A review of market access for treatments for adults with anemia due to chronic kidney disease shows that under the pharmacy benefit, about 37% of the lives under commercial formularies are covered with utilization management restrictions. Around 41% of the lives under Medicare formularies are not covered for at least one of the drugs.
Under the medical benefit, about 54% of the lives under commercial policies are covered with utilization management restrictions. Only 72% of the lives under Medicare policies have access to at least one of the drugs without utilization management restrictions.
For about 92% of the covered lives, payer pharmacy benefit formularies do not require step therapy (ST). Of the lives that require ST, almost all of the lives require a single step. Around 66% of payer-controlled pharmacy benefit covered lives require prior authorization, with 14% of those lives covered by policies that are restrictive as compared with a product’s FDA-approved label.

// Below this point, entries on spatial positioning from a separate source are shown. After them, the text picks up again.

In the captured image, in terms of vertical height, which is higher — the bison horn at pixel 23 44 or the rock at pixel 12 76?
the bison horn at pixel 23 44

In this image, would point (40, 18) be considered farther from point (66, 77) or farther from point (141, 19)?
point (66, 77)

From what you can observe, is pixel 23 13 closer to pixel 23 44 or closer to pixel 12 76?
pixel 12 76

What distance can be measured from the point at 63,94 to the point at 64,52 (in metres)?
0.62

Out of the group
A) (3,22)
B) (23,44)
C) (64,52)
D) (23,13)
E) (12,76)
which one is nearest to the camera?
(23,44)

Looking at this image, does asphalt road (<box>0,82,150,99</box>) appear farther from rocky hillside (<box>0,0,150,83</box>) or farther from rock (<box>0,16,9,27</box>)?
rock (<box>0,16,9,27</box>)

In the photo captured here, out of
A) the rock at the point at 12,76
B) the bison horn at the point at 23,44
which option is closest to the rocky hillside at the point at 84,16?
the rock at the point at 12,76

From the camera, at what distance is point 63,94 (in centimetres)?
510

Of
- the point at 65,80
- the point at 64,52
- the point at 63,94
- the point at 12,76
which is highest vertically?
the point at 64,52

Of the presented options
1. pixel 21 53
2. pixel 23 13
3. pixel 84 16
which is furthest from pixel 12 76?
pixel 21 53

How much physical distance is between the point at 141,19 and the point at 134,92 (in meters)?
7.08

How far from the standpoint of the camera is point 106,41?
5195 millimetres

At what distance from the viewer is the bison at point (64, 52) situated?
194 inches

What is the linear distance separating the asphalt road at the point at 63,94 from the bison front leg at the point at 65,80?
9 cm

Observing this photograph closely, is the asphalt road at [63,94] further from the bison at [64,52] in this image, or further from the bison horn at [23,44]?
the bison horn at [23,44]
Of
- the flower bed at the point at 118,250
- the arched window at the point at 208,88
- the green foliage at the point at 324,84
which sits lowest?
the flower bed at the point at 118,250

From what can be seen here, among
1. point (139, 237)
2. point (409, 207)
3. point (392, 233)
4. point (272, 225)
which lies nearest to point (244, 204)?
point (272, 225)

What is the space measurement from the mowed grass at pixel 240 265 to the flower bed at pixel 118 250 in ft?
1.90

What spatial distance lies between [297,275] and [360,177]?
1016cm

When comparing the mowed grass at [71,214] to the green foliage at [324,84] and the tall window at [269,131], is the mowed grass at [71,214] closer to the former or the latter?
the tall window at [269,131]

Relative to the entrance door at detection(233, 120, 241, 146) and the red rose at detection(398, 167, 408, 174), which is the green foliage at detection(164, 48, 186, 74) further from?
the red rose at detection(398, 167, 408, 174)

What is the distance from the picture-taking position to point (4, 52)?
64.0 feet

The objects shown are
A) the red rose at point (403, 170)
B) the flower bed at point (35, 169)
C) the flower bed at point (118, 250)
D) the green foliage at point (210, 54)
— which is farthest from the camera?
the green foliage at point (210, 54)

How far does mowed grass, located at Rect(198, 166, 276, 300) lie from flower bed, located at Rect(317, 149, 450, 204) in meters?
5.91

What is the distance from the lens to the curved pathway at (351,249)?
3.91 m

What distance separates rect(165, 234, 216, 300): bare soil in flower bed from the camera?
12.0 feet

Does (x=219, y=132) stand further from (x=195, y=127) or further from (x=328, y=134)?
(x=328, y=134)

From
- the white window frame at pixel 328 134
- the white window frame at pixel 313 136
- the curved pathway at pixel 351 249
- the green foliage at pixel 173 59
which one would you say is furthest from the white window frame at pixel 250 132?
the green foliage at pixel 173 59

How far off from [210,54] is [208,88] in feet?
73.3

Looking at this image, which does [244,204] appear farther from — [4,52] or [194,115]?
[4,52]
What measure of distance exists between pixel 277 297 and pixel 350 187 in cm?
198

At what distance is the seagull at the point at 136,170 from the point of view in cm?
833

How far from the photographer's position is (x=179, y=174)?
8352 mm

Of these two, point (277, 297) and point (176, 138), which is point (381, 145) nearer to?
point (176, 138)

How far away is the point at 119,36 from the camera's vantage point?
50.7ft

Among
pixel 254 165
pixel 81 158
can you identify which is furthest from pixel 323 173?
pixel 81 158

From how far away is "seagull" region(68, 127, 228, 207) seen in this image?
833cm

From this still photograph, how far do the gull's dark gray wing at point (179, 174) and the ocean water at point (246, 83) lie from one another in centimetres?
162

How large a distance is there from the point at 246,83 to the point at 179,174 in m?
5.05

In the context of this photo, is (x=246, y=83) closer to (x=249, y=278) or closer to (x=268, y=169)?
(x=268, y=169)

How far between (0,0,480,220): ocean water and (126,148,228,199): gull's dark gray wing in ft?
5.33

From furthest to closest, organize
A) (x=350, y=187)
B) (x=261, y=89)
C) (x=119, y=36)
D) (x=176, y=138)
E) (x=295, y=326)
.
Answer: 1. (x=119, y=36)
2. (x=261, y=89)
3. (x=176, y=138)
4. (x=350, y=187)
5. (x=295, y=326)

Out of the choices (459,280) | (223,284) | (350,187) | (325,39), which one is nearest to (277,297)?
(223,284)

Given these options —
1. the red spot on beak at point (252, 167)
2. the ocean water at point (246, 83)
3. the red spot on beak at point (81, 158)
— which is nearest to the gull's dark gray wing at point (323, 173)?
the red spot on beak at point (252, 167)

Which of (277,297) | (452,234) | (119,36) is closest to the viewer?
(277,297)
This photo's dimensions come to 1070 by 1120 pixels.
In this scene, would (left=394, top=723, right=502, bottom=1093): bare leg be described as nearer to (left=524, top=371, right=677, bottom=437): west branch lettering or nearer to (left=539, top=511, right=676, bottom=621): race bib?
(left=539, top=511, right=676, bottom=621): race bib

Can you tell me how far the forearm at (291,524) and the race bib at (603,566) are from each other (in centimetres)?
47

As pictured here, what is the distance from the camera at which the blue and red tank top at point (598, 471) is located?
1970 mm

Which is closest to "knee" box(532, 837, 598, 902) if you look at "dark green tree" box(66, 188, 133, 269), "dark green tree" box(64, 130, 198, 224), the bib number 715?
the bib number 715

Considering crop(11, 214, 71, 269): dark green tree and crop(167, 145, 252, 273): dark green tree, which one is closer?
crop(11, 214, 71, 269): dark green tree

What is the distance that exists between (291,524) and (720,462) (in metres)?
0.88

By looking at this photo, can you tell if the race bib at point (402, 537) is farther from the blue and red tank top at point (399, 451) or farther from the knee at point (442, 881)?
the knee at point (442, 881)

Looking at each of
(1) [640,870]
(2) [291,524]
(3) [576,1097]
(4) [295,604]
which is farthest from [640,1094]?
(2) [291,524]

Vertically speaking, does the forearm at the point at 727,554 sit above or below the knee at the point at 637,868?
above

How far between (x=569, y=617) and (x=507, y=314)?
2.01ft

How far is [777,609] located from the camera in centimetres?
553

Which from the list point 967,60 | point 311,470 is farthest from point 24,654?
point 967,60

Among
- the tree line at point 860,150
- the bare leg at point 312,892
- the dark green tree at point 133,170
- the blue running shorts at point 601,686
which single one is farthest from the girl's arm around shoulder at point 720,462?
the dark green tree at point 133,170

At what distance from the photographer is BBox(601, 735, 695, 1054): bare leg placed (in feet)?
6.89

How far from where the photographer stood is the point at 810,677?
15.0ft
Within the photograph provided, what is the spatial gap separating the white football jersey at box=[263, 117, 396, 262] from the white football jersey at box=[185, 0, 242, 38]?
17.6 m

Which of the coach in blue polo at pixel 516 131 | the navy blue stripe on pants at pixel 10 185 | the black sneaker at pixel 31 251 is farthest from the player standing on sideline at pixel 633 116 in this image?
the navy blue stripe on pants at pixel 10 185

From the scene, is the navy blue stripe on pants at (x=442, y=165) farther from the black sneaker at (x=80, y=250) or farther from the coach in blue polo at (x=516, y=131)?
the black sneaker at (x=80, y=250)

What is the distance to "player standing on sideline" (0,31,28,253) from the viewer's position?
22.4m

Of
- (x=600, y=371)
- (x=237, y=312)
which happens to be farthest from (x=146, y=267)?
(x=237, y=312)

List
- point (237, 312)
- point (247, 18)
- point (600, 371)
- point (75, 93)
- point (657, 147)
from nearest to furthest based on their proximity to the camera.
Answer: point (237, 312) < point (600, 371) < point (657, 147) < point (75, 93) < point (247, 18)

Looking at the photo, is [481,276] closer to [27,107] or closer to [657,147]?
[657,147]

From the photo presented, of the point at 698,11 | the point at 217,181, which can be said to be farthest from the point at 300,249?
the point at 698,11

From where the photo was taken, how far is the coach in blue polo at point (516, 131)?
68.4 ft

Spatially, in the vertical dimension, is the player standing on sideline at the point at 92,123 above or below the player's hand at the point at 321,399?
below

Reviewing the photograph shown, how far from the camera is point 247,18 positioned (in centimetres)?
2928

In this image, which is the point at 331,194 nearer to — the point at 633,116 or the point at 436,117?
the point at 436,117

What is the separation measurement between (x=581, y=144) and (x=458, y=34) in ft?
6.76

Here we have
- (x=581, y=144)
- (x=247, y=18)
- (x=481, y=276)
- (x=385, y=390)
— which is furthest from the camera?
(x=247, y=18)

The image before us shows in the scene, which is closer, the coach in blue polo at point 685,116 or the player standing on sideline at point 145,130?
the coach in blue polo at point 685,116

In March 2022, the FDA issued a complete response letter (CRL) to Akebia Therapeutics, Inc. and Otsuka Pharmaceutical Co., Ltd.’s New Drug Application (NDA) for anemia drug vadadustat for use in patients with chronic kidney disease, citing concerns about vascular access complications and liver toxicity. The agency concluded that the data in the NDA do not support a favorable benefit-risk assessment of the oral hypoxia-inducible factor prolyl hydroxylase (HIF-PH) inhibitor for dialysis and nondialysis patients.
In April 2021, the FDA issued a complete response letter (CRL) to FibroGen and AstraZeneca’s New Drug Application (NDA) for roxadustat for the treatment of anemia associated with chronic kidney disease. The agency requested an additional clinical study of the oral hypoxia-inducible factor prolyl hydroxylase (HIF-PH) inhibitor before resubmission of the NDA.
In January 2020, the FDA approved Pharmacosmos Therapeutics Inc.’s Monoferric (ferric derisomaltose) injection 100 mg/mL to treat iron deficiency anemia in adult patients who have an intolerance to oral iron, have had an unsatisfactory response to oral iron or have nonhemodialysis-dependent chronic kidney disease.
Market Events Drive Changes
In January 2020, the FDA approved Pharmacosmos Therapeutics Inc.’s Monoferric (ferric derisomaltose) injection 100 mg/mL to treat iron deficiency anemia in adult patients who have an intolerance to oral iron, have had an unsatisfactory response to oral iron or have nonhemodialysis-dependent chronic kidney disease (CKD). In June 2018, the agency expanded the label for Mircera (methoxy polyethylene glycol-epoetin beta), a Roche drug that is commercialized in the U.S. and Puerto Rico by Vifor Pharma Inc., to include the treatment of pediatric patients 5 to 17 years old with CKD-related anemia who are on hemodialysis and are switching from another erythropoiesis-stimulating agent (ESA) after stabilization of their hemoglobin level. In May 2018, the FDA approved the first biosimilar to Amgen Inc.’s Epogen (epoetin alfa), Pfizer Inc. unit Hospira Inc.’s Retacrit (epoetin alfa-epbx).
Competitive Market Landscape
Most payers cover the drugs under both the pharmacy and medical benefits. Many polices have documented diagnosis requirements and specify hemoglobin levels for initial and reauthorization coverage. Policies also contain iron store criteria and dose adjustment provisions. Some payers require a step through the preferred product and limit dispensing to specialty pharmacies.
Pharmacy Benefit Implications
New-to-market products will have to compete with well-established ESAs and a biosimilar, as well as an IV iron replacement product for people not on dialysis. Products with improved side-effect profiles compared with ESAs will have an advantage.